→ **PROBLEM DETAILS**
Your task is to gather the lines below that hold the string "vote".

[Saved data entries]
* * * *
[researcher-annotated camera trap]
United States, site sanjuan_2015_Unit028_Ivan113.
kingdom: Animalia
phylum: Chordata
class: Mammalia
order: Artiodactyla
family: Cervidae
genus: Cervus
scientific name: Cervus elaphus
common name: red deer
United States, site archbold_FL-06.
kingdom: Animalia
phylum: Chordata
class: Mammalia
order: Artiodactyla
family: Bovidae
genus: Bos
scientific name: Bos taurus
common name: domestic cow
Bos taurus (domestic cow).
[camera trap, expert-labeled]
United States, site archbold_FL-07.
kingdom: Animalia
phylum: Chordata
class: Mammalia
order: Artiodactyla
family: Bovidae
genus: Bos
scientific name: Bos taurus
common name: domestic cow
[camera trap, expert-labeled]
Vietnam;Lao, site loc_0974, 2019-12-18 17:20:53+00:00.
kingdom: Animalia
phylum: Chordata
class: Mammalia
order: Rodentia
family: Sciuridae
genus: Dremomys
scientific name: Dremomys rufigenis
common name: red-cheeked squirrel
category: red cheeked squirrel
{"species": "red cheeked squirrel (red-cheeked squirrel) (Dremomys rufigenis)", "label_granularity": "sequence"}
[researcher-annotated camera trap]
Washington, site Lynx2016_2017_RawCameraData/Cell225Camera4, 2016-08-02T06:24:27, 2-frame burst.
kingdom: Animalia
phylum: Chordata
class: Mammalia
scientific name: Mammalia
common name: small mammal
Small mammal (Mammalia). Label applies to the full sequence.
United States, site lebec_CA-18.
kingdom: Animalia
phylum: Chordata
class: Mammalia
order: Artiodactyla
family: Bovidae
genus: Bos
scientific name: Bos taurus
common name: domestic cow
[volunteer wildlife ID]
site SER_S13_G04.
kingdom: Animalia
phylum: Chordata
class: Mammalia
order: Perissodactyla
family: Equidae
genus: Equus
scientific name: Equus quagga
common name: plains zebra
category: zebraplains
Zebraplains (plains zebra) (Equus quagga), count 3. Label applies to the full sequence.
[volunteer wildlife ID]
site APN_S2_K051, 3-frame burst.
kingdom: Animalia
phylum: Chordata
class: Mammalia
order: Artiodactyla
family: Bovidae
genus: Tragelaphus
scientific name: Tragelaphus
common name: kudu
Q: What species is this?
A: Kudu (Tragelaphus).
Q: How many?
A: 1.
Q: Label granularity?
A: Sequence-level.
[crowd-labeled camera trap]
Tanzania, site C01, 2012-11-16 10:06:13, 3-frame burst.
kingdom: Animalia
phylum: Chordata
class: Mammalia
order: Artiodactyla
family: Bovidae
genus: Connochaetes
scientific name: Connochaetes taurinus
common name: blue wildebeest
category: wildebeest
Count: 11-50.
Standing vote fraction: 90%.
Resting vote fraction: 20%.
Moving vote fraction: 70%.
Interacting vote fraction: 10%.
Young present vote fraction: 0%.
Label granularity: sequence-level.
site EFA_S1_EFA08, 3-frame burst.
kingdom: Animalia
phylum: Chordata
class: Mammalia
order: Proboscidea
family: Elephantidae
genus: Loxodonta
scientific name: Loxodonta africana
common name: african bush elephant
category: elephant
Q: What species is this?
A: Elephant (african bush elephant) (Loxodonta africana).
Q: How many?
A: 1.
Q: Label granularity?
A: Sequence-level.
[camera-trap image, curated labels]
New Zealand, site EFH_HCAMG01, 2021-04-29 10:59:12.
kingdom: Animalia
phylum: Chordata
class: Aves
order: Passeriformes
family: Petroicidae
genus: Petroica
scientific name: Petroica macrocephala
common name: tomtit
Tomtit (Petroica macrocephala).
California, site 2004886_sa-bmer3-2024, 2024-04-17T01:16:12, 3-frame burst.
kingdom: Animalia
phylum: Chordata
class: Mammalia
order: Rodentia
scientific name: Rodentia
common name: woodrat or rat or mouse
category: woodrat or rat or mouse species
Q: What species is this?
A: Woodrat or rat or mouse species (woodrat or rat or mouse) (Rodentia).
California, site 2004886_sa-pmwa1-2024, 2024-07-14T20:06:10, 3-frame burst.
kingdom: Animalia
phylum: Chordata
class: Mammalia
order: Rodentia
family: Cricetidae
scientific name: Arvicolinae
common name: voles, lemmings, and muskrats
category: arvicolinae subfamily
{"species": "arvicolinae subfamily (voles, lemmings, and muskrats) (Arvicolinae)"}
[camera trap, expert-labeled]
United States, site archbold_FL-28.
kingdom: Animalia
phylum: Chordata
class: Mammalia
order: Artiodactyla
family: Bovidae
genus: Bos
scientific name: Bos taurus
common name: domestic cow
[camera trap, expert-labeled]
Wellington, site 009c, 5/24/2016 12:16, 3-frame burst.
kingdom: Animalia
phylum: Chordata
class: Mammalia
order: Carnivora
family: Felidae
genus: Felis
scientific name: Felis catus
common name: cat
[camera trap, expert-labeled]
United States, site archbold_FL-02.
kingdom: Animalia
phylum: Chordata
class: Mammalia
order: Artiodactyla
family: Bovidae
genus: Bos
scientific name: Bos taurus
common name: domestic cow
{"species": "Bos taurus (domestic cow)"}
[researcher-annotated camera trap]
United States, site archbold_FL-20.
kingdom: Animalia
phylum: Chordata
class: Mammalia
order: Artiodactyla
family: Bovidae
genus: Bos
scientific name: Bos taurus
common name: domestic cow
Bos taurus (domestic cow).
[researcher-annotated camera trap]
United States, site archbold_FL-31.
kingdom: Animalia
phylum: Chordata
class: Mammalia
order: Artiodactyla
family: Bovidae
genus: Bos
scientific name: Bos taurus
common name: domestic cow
* * * *
→ **RESULT**
Standing vote fraction: 90%.
Resting vote fraction: 20%.
Moving vote fraction: 70%.
Interacting vote fraction: 10%.
Young present vote fraction: 0%.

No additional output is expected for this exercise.